TASKS TO COMPLETE:
a: Rewrite the horse manure text between "On Horse Manure" and "as it were.", inclusive, substituting "New York" for "London".
b: In the horse manure text, how much manure per year does the Penn State measurement say an average 1,000 pound horse produces?

DOCUMENT EXCERPT:

On Horse Manure re. Ecology

We've recently had some discussion touching on the amount of horse manure deposited in a day in London prior to automobiles. In researching the origins and growth of the fascism of Ecology I've come across the following details-- to wrap up my end of this question, as it were.

A one thousand pound horse produces approximately fifty pounds of manure per day or about ten tons per year. In addition, from six to ten gallons of urine is produced which when soaked up by bedding can constitute another fifty pounds daily. Therefore, four horses in stalls can produce 160,000 pounds of manure and wet bedding per year. That is a mountain of manure by anyone's standards.
http://www.horsekeeping.com/horse_management/manure_management.htm

Penn State College of Agricultural Sciences, Dairy and Animal Sciences dept. offers the standard measurement of:

"An average 1,000 pound horse produces nine tons of manure per year. That is approximately fifty pounds per day."
http://www.das.psu.edu/frequently-asked-questions/how-much-manure-does-a-horse-produce

For some vastly different figures at a steep discount, and more information:

Stephen Davies, "The Great Horse-Manure Crisis of 1894," September 2004 • Volume: 54 • Issue: 9; rpt. Foundation for Economic Education. April 28, 2010

A horse will on average produce between 15 and 35 pounds of manure per day. Consequently, the streets of nineteenth-century cities were covered by horse manure. This in turn attracted huge numbers of flies, and the dried and ground-up manure was blown everywhere. In New York in 1900, the population of 100,000 horses produced 2.5 million pounds of horse manure per day, which all had to be swept up and disposed of. (See Edwin G. Burrows and Mike Wallace, Gotham: A History of New York City to 1898 [New York: Oxford University Press, 1999])

[Spatial relation data]
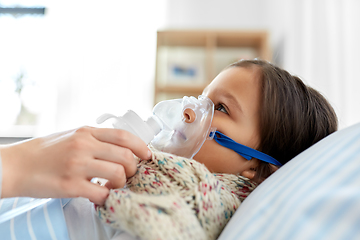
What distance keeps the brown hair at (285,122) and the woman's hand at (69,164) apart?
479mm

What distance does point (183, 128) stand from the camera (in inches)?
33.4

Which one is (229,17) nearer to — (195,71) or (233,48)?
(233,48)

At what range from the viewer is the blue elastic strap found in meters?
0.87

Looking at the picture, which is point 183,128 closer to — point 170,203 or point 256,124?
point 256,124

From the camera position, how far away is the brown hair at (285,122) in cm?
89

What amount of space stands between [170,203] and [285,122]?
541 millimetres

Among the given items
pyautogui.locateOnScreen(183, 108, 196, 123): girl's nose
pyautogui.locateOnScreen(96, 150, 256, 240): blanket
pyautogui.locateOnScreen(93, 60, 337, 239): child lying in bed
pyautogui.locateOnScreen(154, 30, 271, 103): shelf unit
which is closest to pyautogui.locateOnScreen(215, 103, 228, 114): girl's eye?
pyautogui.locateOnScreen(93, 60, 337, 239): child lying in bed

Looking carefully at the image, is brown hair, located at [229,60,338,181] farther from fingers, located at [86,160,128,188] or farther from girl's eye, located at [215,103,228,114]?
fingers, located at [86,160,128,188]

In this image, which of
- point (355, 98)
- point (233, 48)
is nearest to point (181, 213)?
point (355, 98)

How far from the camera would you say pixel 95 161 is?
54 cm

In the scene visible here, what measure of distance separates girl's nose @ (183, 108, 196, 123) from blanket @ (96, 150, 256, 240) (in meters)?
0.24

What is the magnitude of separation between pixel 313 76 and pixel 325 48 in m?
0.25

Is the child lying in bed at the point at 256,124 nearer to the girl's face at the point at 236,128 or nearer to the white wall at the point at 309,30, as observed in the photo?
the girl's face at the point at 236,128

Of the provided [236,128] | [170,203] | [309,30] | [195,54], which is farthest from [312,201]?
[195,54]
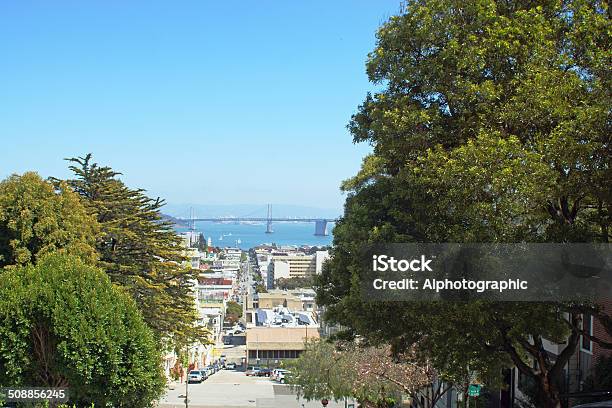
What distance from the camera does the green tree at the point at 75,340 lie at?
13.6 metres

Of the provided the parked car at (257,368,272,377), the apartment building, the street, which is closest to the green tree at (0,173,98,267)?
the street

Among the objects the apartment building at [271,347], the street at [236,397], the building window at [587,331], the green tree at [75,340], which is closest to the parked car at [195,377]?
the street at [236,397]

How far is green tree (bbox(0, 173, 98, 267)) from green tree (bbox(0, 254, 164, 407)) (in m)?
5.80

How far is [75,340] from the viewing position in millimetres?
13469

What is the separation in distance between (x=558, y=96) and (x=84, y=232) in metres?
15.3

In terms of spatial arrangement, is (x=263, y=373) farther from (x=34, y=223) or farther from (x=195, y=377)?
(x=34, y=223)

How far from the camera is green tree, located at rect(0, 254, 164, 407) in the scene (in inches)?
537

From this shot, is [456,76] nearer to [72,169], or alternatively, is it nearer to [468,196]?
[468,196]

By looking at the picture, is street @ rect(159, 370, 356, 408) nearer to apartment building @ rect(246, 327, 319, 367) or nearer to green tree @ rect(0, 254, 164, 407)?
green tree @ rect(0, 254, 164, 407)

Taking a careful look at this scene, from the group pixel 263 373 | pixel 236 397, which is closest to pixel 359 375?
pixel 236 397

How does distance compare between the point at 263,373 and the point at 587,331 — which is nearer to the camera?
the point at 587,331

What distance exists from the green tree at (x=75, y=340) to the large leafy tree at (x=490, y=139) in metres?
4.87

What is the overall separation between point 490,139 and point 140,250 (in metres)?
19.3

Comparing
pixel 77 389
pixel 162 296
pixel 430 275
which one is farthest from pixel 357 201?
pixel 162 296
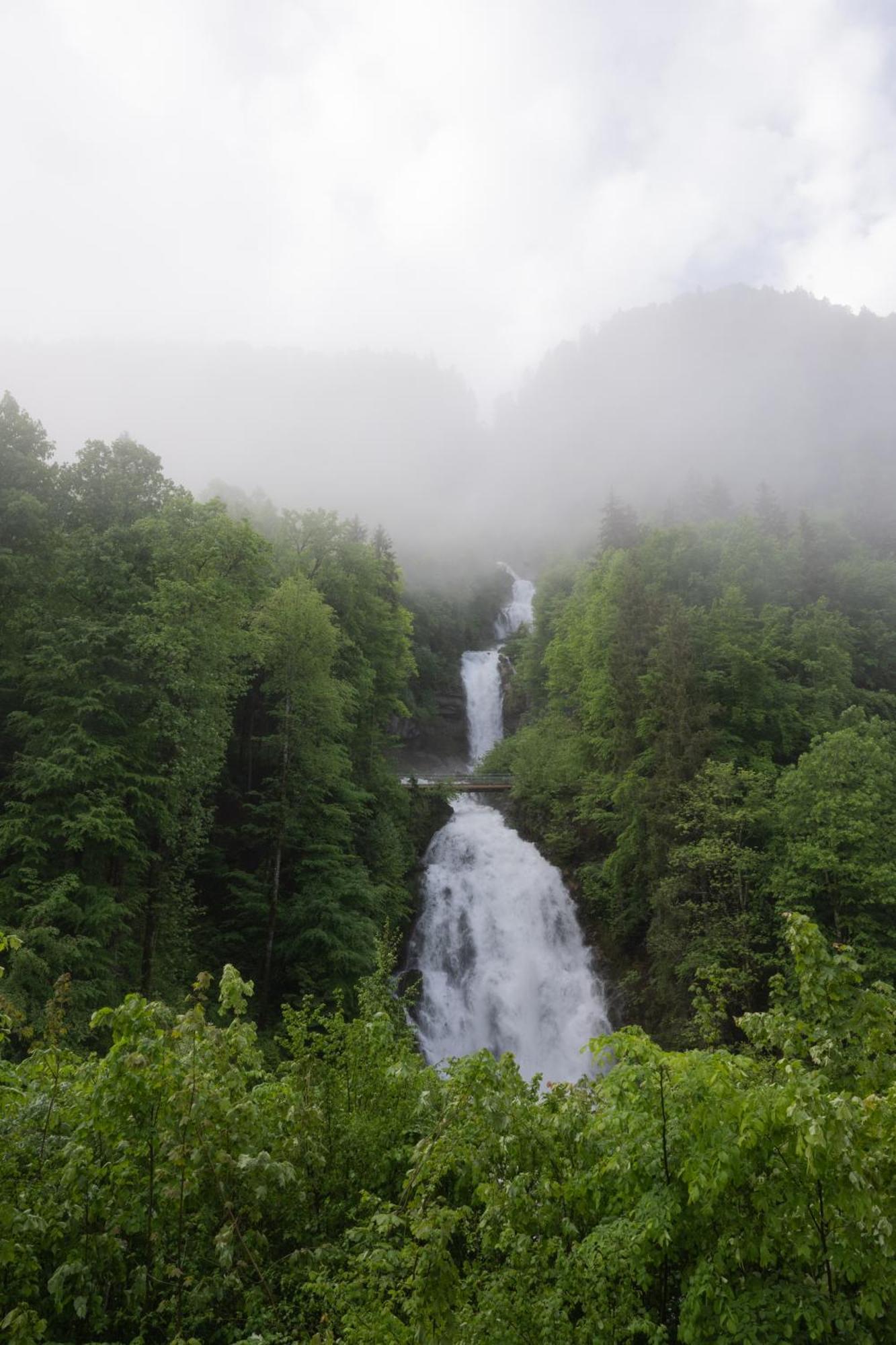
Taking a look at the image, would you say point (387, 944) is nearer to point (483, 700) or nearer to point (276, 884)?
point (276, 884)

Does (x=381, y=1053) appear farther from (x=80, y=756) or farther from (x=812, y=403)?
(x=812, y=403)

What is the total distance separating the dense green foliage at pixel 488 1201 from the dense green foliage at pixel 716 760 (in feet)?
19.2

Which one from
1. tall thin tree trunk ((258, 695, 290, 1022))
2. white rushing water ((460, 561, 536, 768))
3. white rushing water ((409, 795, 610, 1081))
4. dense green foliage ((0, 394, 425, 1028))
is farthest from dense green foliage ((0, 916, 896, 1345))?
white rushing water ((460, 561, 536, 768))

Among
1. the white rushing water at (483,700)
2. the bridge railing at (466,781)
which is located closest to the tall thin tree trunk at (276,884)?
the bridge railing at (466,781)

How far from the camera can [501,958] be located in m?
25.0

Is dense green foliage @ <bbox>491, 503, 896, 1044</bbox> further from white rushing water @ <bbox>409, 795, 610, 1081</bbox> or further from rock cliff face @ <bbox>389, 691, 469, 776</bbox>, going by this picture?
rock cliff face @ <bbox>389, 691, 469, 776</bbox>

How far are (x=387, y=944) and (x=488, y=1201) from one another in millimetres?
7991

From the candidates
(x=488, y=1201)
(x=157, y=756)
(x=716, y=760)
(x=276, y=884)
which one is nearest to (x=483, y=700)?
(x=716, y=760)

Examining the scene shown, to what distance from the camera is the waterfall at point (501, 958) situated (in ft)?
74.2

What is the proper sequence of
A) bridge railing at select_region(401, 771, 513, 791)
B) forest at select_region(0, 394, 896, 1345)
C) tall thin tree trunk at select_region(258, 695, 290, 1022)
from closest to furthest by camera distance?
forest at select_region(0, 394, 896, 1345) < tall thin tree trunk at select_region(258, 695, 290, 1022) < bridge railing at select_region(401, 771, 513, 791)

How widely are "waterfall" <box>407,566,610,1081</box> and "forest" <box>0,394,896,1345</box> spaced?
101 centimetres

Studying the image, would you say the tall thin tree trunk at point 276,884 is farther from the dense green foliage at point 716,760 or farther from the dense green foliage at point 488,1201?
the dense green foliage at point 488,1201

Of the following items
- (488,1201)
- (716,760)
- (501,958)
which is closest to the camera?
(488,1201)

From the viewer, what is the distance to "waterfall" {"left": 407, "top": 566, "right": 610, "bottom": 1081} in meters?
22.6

SOLUTIONS TO THE PROBLEMS:
a:
On Horse Manure re. Ecology

We've recently had some discussion touching on the amount of horse manure deposited in a day in New York prior to automobiles. In researching the origins and growth of the fascism of Ecology I've come across the following details-- to wrap up my end of this question, as it were.

b: Nine tons per year, about fifty pounds per day.